Pharmaceutical Health Services Research Department, University of Maryland School of Pharmacy, Baltimore, MD, USA.
PPS, University of Maryland School of Pharmacy, Baltimore, MD, USA.
Am J Drug Alcohol Abuse. 2022 May 4;48(3):338-346. doi: 10.1080/00952990.2022.2033758. Epub 2022 Apr 25.

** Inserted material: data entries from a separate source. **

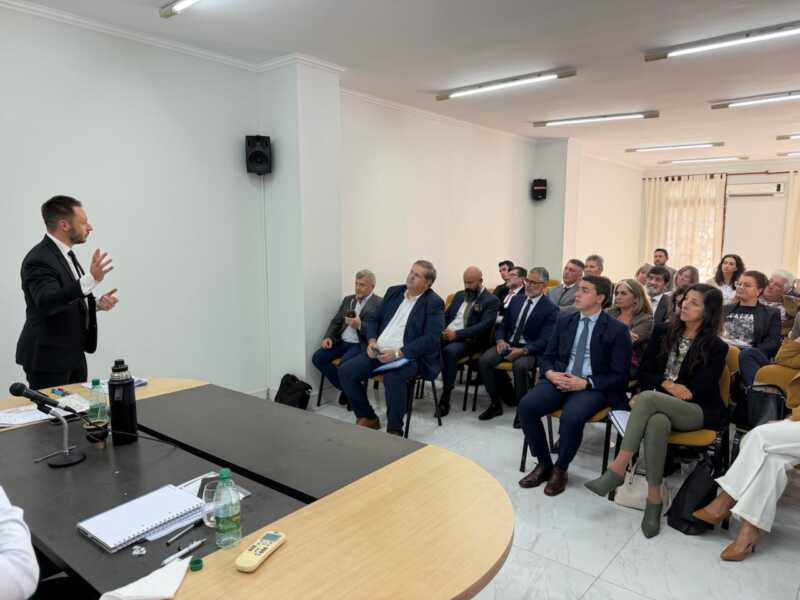 Misiones avanza en la modernización de las fiscalías 3 Misiones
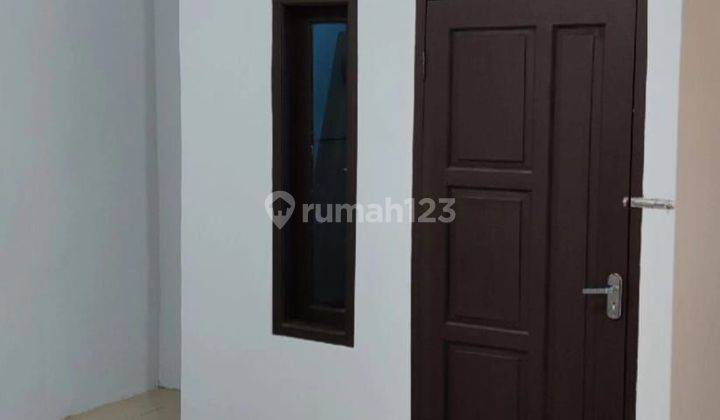 Jual Rumah Di Komplek Desa Sangkanghurip Shm Bagus 2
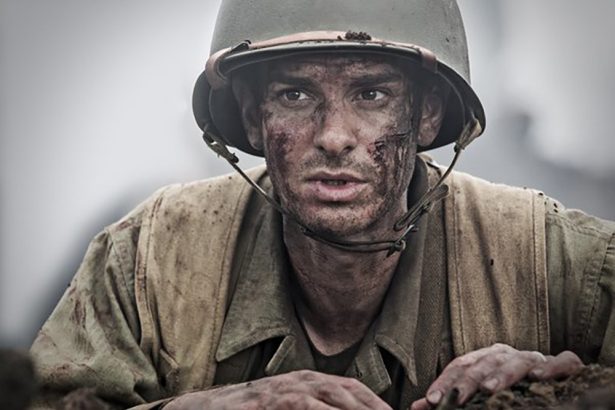 Mel Gibson új filmje a Hacksaw Ridge előzetesen 28 Mel Gibson új filmje a Hacksaw Ridge előzetesen
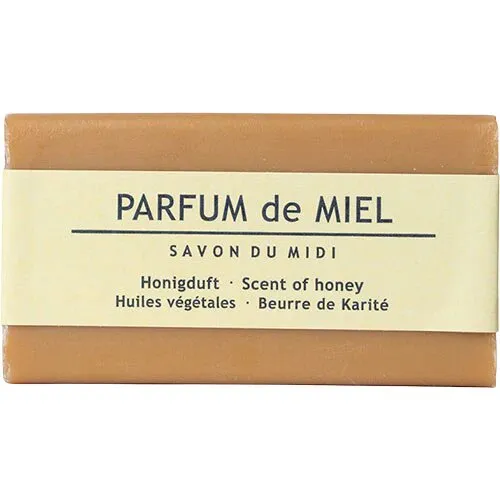 Sæbe honning Midi - 100 gram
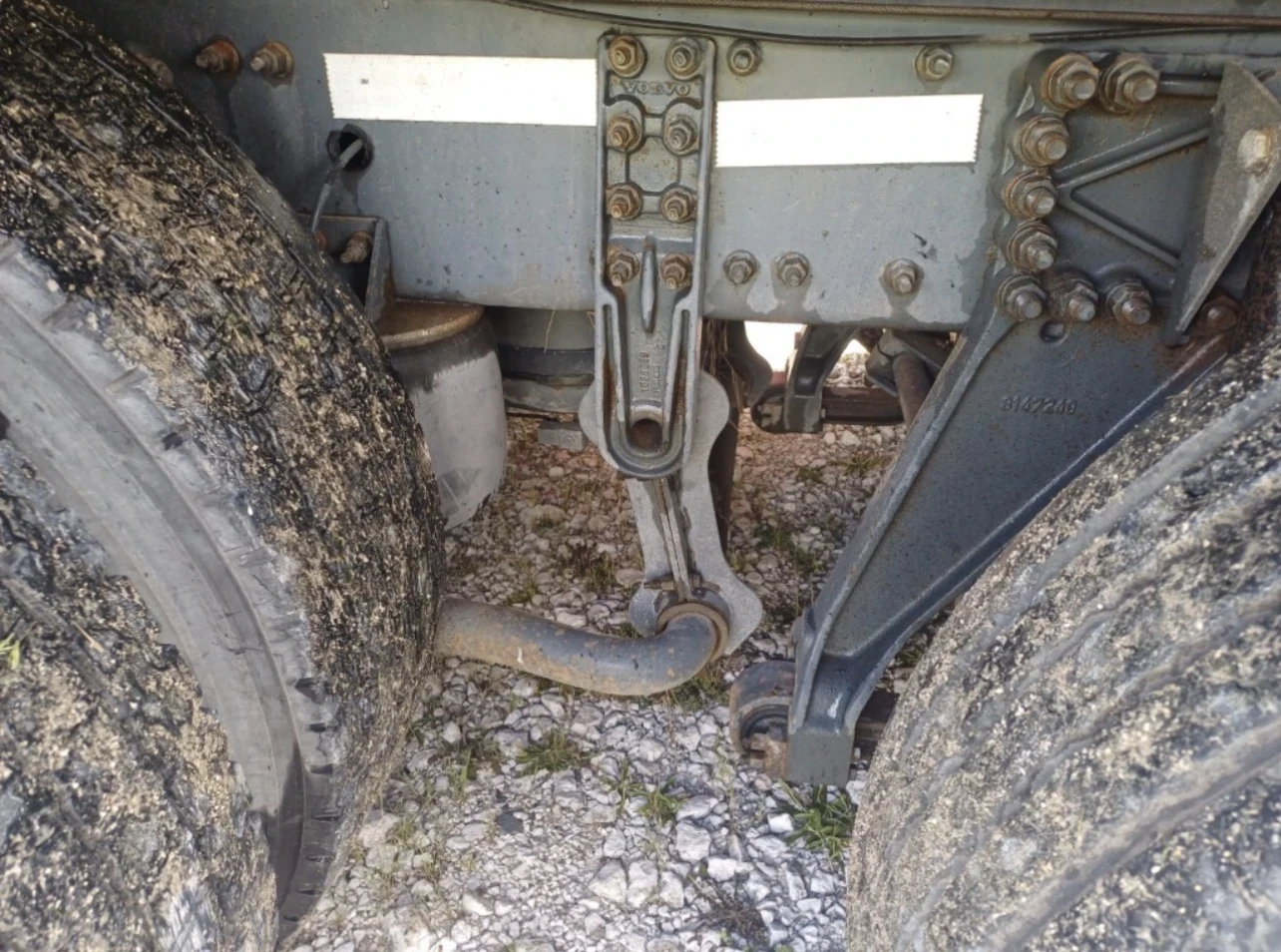 Volvo Fh 12 | Mobile.bg   7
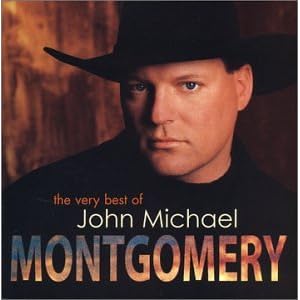 of John Michael Montgomery
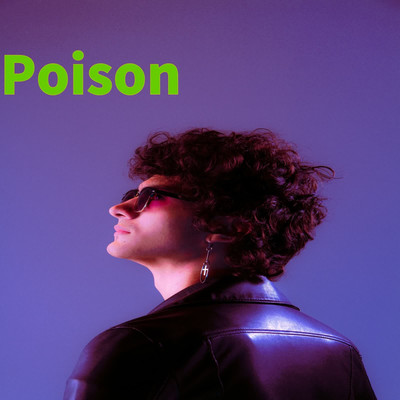 シングル/Poison/Evelyn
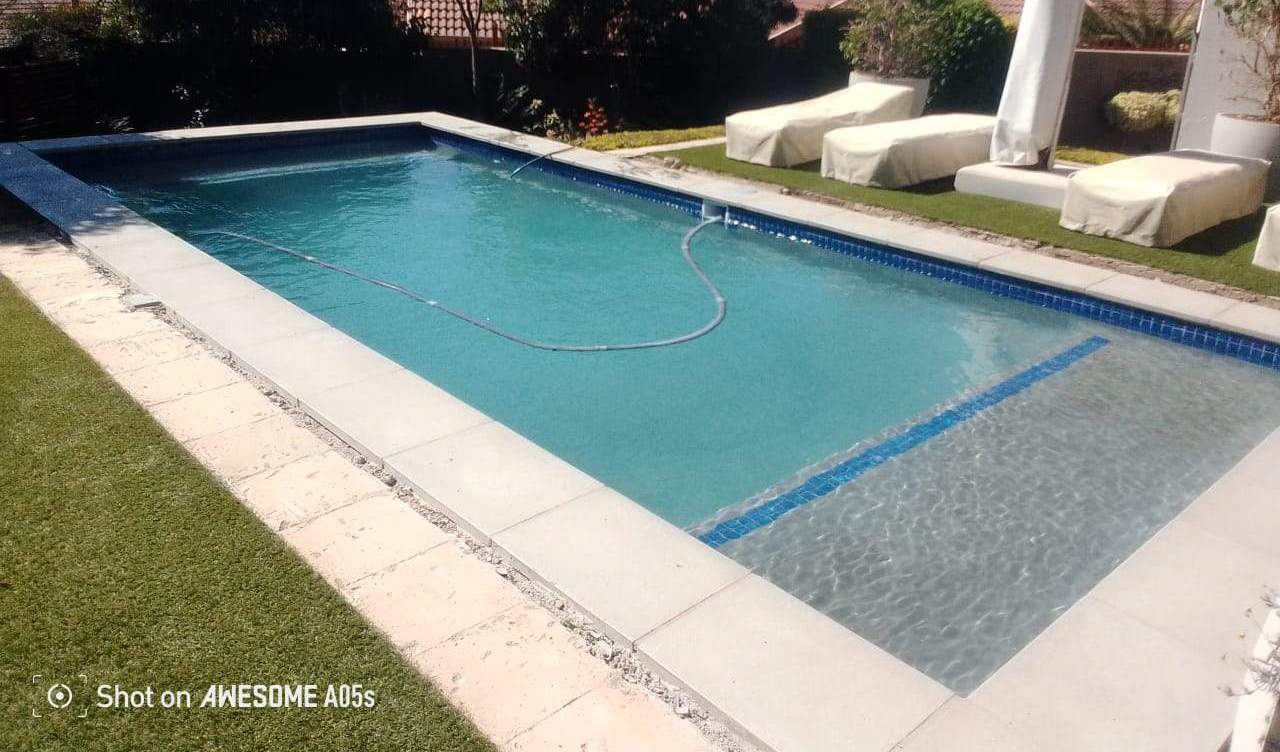 Renovation Pretoria - After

Maryland expanded its "Statewide Naloxone Standing Order" (NSO) in 2017 to eliminate training and prescription requirements for obtaining naloxone, improve naloxone access, help reverse opioid overdose, and reduce overdose fatality rates. To assess the change in the trends of fatal opioid overdose rates following the expansion of the Naloxone Standing Order (eNSO) and its association with the social determinants of health (SDoH). Data on overdose deaths and SDoH from 2015-2019 was collected and analyzed using interrupted time series and multivariate Poisson regression models to study the change in trends and the associations. There was a significant decrease in the rate of fatal overdoses after the intervention: prescription opioid estimate number of deaths declined by .25 per 100,000 ( = .02), heroin estimate number of deaths declined by 1.83 per 100,000 ( < .001), fentanyl estimate number of deaths declined by 2.54 per 100,000 ( < .001). After controlling for eNOS implementation in Maryland, state-level estimates with high proportions of female residents and those with bachelor's degree or higher were associated with reduction in overdose, while state-level estimates with high proportions of African Americans and higher employment rates were associated with an increase in overdose. Our analysis shows that the expanded naloxone standing order is associated with reducing opioid-related overdose death rates. Even though we observed a significant reduction in overdose death rate in fentanyl-related deaths, the rate of deaths post-eNSO was still increasing, suggesting the need for additional measures to impact the rates of fentanyl.
马里兰州于 2017 年扩大了其“全州纳洛酮常备令”(NSO),取消了获取纳洛酮的培训和处方要求,以改善纳洛酮的可及性,帮助逆转阿片类药物过量,并降低过量死亡率。为了评估在扩大纳洛酮常备令(eNSO)后,致命阿片类药物过量率的趋势变化及其与健康社会决定因素(SDoH)的关联。从 2015 年至 2019 年收集了有关过量死亡和 SDoH 的数据,并使用中断时间序列和多变量泊松回归模型进行分析,以研究趋势的变化及其关联。干预后致命性过量的发生率显着下降:处方类阿片估计死亡人数减少了 25 人/每 10 万人( = 0.02),海洛因估计死亡人数减少了 183 人/每 10 万人(<0.001),芬太尼估计死亡人数减少了 254 人/每 10 万人(<0.001)。在控制马里兰州 eNOS 实施情况后,居民中女性比例较高和拥有学士或更高学位的州级估计值与减少过量有关,而居民中非洲裔美国人比例较高和就业率较高的州级估计值与过量增加有关。我们的分析表明,扩大纳洛酮常备令与降低阿片类药物相关的过量死亡有关。尽管我们观察到与芬太尼相关的过量死亡人数显著减少,但 eNSO 后死亡人数仍在增加,这表明需要采取额外措施来影响芬太尼的死亡率。